### [Task statement]
Print the listing in full, exactly as it stands.

### [Records provided]

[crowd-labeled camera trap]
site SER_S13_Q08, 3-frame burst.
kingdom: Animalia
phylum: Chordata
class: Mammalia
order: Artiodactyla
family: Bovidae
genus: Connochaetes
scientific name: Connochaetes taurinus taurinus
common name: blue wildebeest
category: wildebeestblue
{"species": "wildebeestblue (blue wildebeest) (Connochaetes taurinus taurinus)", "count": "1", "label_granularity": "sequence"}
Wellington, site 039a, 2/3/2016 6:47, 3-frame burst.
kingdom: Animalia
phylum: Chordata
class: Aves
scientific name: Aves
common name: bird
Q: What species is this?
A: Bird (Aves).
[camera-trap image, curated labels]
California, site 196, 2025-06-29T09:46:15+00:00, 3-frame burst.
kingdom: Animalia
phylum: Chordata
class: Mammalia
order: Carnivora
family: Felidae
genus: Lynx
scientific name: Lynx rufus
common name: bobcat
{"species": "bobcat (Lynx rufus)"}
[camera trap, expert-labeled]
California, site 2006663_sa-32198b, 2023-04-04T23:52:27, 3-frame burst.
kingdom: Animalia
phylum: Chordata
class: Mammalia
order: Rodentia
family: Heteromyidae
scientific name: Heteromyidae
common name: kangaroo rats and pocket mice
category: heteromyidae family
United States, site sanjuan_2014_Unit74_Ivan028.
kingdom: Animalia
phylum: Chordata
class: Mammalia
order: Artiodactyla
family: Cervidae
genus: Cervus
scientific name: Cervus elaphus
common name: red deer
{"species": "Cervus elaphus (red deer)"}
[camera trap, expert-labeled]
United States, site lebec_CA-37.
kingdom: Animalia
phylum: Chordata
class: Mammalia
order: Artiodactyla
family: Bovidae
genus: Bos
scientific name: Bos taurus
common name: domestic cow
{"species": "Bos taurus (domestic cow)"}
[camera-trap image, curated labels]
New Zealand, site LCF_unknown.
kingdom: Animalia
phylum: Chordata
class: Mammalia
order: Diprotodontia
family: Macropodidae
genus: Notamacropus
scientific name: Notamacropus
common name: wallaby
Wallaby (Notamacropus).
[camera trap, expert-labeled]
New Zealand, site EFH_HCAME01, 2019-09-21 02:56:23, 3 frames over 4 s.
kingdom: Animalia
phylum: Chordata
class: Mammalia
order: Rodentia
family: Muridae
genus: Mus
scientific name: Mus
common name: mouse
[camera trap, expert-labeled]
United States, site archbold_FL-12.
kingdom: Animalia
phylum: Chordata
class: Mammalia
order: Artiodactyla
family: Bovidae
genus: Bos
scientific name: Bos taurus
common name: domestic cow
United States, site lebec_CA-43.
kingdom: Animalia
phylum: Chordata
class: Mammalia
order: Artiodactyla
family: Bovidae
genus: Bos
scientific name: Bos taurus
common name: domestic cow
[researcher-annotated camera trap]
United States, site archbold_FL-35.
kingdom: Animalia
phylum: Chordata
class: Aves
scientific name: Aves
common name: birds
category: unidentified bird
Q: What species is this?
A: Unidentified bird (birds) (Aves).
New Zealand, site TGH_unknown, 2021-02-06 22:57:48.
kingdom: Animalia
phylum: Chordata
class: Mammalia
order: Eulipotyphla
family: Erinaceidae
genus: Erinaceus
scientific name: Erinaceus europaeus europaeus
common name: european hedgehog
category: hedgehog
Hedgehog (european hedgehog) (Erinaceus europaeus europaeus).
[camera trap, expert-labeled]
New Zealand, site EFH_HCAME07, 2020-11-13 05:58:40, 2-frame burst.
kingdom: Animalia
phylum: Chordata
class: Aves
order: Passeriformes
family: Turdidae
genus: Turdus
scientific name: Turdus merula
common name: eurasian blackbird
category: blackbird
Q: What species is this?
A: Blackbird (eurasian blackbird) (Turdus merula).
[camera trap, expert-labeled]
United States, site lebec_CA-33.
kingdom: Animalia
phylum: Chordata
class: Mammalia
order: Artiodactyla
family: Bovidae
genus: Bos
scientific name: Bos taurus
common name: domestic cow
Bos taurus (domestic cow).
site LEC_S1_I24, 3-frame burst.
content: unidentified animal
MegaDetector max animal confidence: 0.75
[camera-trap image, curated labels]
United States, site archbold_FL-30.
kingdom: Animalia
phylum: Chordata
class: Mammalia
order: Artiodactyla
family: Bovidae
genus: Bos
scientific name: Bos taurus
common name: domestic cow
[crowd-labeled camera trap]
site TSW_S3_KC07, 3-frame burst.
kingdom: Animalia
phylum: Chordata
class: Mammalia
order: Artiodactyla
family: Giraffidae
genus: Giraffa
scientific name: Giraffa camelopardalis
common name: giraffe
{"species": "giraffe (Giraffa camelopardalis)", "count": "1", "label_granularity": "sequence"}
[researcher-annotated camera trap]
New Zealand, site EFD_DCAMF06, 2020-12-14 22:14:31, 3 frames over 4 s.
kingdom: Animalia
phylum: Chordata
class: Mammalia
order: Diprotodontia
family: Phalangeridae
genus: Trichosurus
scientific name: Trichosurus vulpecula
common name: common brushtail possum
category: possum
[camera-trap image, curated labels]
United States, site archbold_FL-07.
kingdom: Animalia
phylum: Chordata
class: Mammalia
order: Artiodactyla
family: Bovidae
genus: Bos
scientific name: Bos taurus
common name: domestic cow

### [Written response]
[crowd-labeled camera trap]
site SER_S13_Q08, 3-frame burst.
kingdom: Animalia
phylum: Chordata
class: Mammalia
order: Artiodactyla
family: Bovidae
genus: Connochaetes
scientific name: Connochaetes taurinus taurinus
common name: blue wildebeest
category: wildebeestblue
{"species": "wildebeestblue (blue wildebeest) (Connochaetes taurinus taurinus)", "count": "1", "label_granularity": "sequence"}
Wellington, site 039a, 2/3/2016 6:47, 3-frame burst.
kingdom: Animalia
phylum: Chordata
class: Aves
scientific name: Aves
common name: bird
Q: What species is this?
A: Bird (Aves).
[camera-trap image, curated labels]
California, site 196, 2025-06-29T09:46:15+00:00, 3-frame burst.
kingdom: Animalia
phylum: Chordata
class: Mammalia
order: Carnivora
family: Felidae
genus: Lynx
scientific name: Lynx rufus
common name: bobcat
{"species": "bobcat (Lynx rufus)"}
[camera trap, expert-labeled]
California, site 2006663_sa-32198b, 2023-04-04T23:52:27, 3-frame burst.
kingdom: Animalia
phylum: Chordata
class: Mammalia
order: Rodentia
family: Heteromyidae
scientific name: Heteromyidae
common name: kangaroo rats and pocket mice
category: heteromyidae family
United States, site sanjuan_2014_Unit74_Ivan028.
kingdom: Animalia
phylum: Chordata
class: Mammalia
order: Artiodactyla
family: Cervidae
genus: Cervus
scientific name: Cervus elaphus
common name: red deer
{"species": "Cervus elaphus (red deer)"}
[camera trap, expert-labeled]
United States, site lebec_CA-37.
kingdom: Animalia
phylum: Chordata
class: Mammalia
order: Artiodactyla
family: Bovidae
genus: Bos
scientific name: Bos taurus
common name: domestic cow
{"species": "Bos taurus (domestic cow)"}
[camera-trap image, curated labels]
New Zealand, site LCF_unknown.
kingdom: Animalia
phylum: Chordata
class: Mammalia
order: Diprotodontia
family: Macropodidae
genus: Notamacropus
scientific name: Notamacropus
common name: wallaby
Wallaby (Notamacropus).
[camera trap, expert-labeled]
New Zealand, site EFH_HCAME01, 2019-09-21 02:56:23, 3 frames over 4 s.
kingdom: Animalia
phylum: Chordata
class: Mammalia
order: Rodentia
family: Muridae
genus: Mus
scientific name: Mus
common name: mouse
[camera trap, expert-labeled]
United States, site archbold_FL-12.
kingdom: Animalia
phylum: Chordata
class: Mammalia
order: Artiodactyla
family: Bovidae
genus: Bos
scientific name: Bos taurus
common name: domestic cow
United States, site lebec_CA-43.
kingdom: Animalia
phylum: Chordata
class: Mammalia
order: Artiodactyla
family: Bovidae
genus: Bos
scientific name: Bos taurus
common name: domestic cow
[researcher-annotated camera trap]
United States, site archbold_FL-35.
kingdom: Animalia
phylum: Chordata
class: Aves
scientific name: Aves
common name: birds
category: unidentified bird
Q: What species is this?
A: Unidentified bird (birds) (Aves).
New Zealand, site TGH_unknown, 2021-02-06 22:57:48.
kingdom: Animalia
phylum: Chordata
class: Mammalia
order: Eulipotyphla
family: Erinaceidae
genus: Erinaceus
scientific name: Erinaceus europaeus europaeus
common name: european hedgehog
category: hedgehog
Hedgehog (european hedgehog) (Erinaceus europaeus europaeus).
[camera trap, expert-labeled]
New Zealand, site EFH_HCAME07, 2020-11-13 05:58:40, 2-frame burst.
kingdom: Animalia
phylum: Chordata
class: Aves
order: Passeriformes
family: Turdidae
genus: Turdus
scientific name: Turdus merula
common name: eurasian blackbird
category: blackbird
Q: What species is this?
A: Blackbird (eurasian blackbird) (Turdus merula).
[camera trap, expert-labeled]
United States, site lebec_CA-33.
kingdom: Animalia
phylum: Chordata
class: Mammalia
order: Artiodactyla
family: Bovidae
genus: Bos
scientific name: Bos taurus
common name: domestic cow
Bos taurus (domestic cow).
site LEC_S1_I24, 3-frame burst.
content: unidentified animal
MegaDetector max animal confidence: 0.75
[camera-trap image, curated labels]
United States, site archbold_FL-30.
kingdom: Animalia
phylum: Chordata
class: Mammalia
order: Artiodactyla
family: Bovidae
genus: Bos
scientific name: Bos taurus
common name: domestic cow
[crowd-labeled camera trap]
site TSW_S3_KC07, 3-frame burst.
kingdom: Animalia
phylum: Chordata
class: Mammalia
order: Artiodactyla
family: Giraffidae
genus: Giraffa
scientific name: Giraffa camelopardalis
common name: giraffe
{"species": "giraffe (Giraffa camelopardalis)", "count": "1", "label_granularity": "sequence"}
[researcher-annotated camera trap]
New Zealand, site EFD_DCAMF06, 2020-12-14 22:14:31, 3 frames over 4 s.
kingdom: Animalia
phylum: Chordata
class: Mammalia
order: Diprotodontia
family: Phalangeridae
genus: Trichosurus
scientific name: Trichosurus vulpecula
common name: common brushtail possum
category: possum
[camera-trap image, curated labels]
United States, site archbold_FL-07.
kingdom: Animalia
phylum: Chordata
class: Mammalia
order: Artiodactyla
family: Bovidae
genus: Bos
scientific name: Bos taurus
common name: domestic cow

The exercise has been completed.